> [Exercise aim]
In the listing below, start your output at the line with "색상과 톤앤매너만 결정해주세요, 알아서, 빠르게, 근사하게 제작됩니다 :)" and end it after the line with "(같은 라인의 제품은 보조 출연이 가능합니다)", copying every line exactly.

> [Data for this exercise]

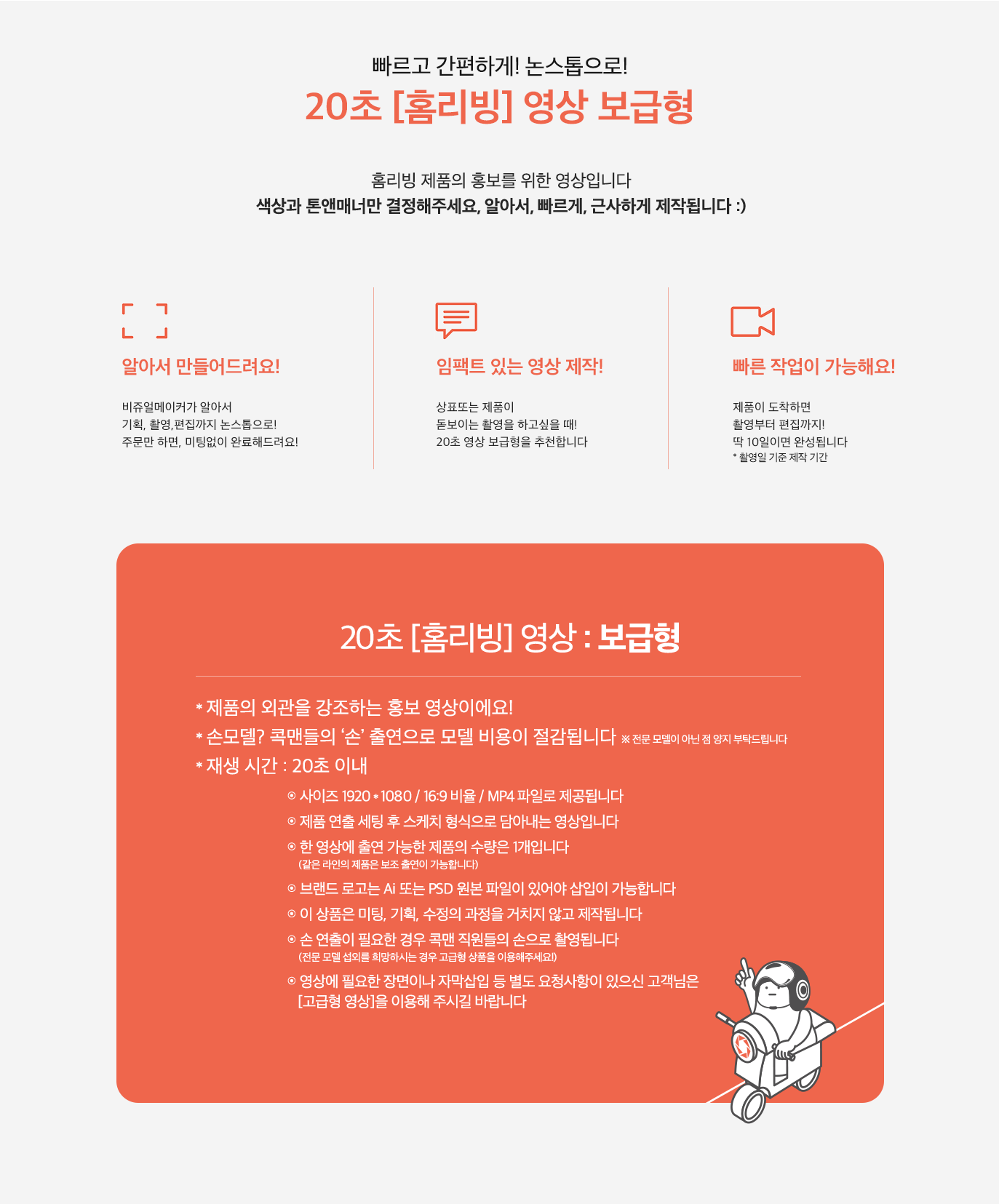 빠르고 간편하게! 논스톱으로!

20초 [홈리빙] 영상 보급형

홈리빙 제품의 홍보를 위한 영상입니다

색상과 톤앤매너만 결정해주세요, 알아서, 빠르게, 근사하게 제작됩니다 :)

알아서 만들어드려요!

비쥬얼메이커가 알아서
기획, 촬영,편집까지 논스톱으로!
주문만 하면, 미팅없이 완료해드려요!

임팩트 있는 영상 제작!

상표또는 제품이
돋보이는 촬영을 하고싶을 때!
20초 영상 보급형을 추천합니다

빠른 작업이 가능해요!

제품이 도착하면
촬영부터 편집까지!
딱 10일이면 완성됩니다
* 촬영일 기준 제작 기간

20초 [홈리빙] 영상 : 보급형

* 제품의 외관을 강조하는 홍보 영상이에요!
* 손모델? 콕맨들의 '손' 출연으로 모델 비용이 절감됩니다 ※ 전문 모델이 아닌 점 양지 부탁드립니다
* 재생 시간 : 20초 이내

⊙ 사이즈 1920 * 1080 / 16:9 비율 / MP4 파일로 제공됩니다
⊙ 제품 연출 세팅 후 스케치 형식으로 담아내는 영상입니다
⊙ 한 영상에 출연 가능한 제품의 수량은 1개입니다
(같은 라인의 제품은 보조 출연이 가능합니다)
⊙ 브랜드 로고는 Ai 또는 PSD 원본 파일이 있어야 삽입이 가능합니다
⊙ 이 상품은 미팅, 기획, 수정의 과정을 거치지 않고 제작됩니다
⊙ 손 연출이 필요한 경우 콕맨 직원들의 손으로 촬영됩니다
(전문 모델 섭외를 희망하시는 경우 고급형 상품을 이용해주세요!)
⊙ 영상에 필요한 장면이나 자막삽입 등 별도 요청사항이 있으신 고객님은 [고급형 영상]을 이용해 주시길 바랍니다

> [Exercise answer]
색상과 톤앤매너만 결정해주세요, 알아서, 빠르게, 근사하게 제작됩니다 :)

알아서 만들어드려요!

비쥬얼메이커가 알아서
기획, 촬영,편집까지 논스톱으로!
주문만 하면, 미팅없이 완료해드려요!

임팩트 있는 영상 제작!

상표또는 제품이
돋보이는 촬영을 하고싶을 때!
20초 영상 보급형을 추천합니다

빠른 작업이 가능해요!

제품이 도착하면
촬영부터 편집까지!
딱 10일이면 완성됩니다
* 촬영일 기준 제작 기간

20초 [홈리빙] 영상 : 보급형

* 제품의 외관을 강조하는 홍보 영상이에요!
* 손모델? 콕맨들의 '손' 출연으로 모델 비용이 절감됩니다 ※ 전문 모델이 아닌 점 양지 부탁드립니다
* 재생 시간 : 20초 이내

⊙ 사이즈 1920 * 1080 / 16:9 비율 / MP4 파일로 제공됩니다
⊙ 제품 연출 세팅 후 스케치 형식으로 담아내는 영상입니다
⊙ 한 영상에 출연 가능한 제품의 수량은 1개입니다
(같은 라인의 제품은 보조 출연이 가능합니다)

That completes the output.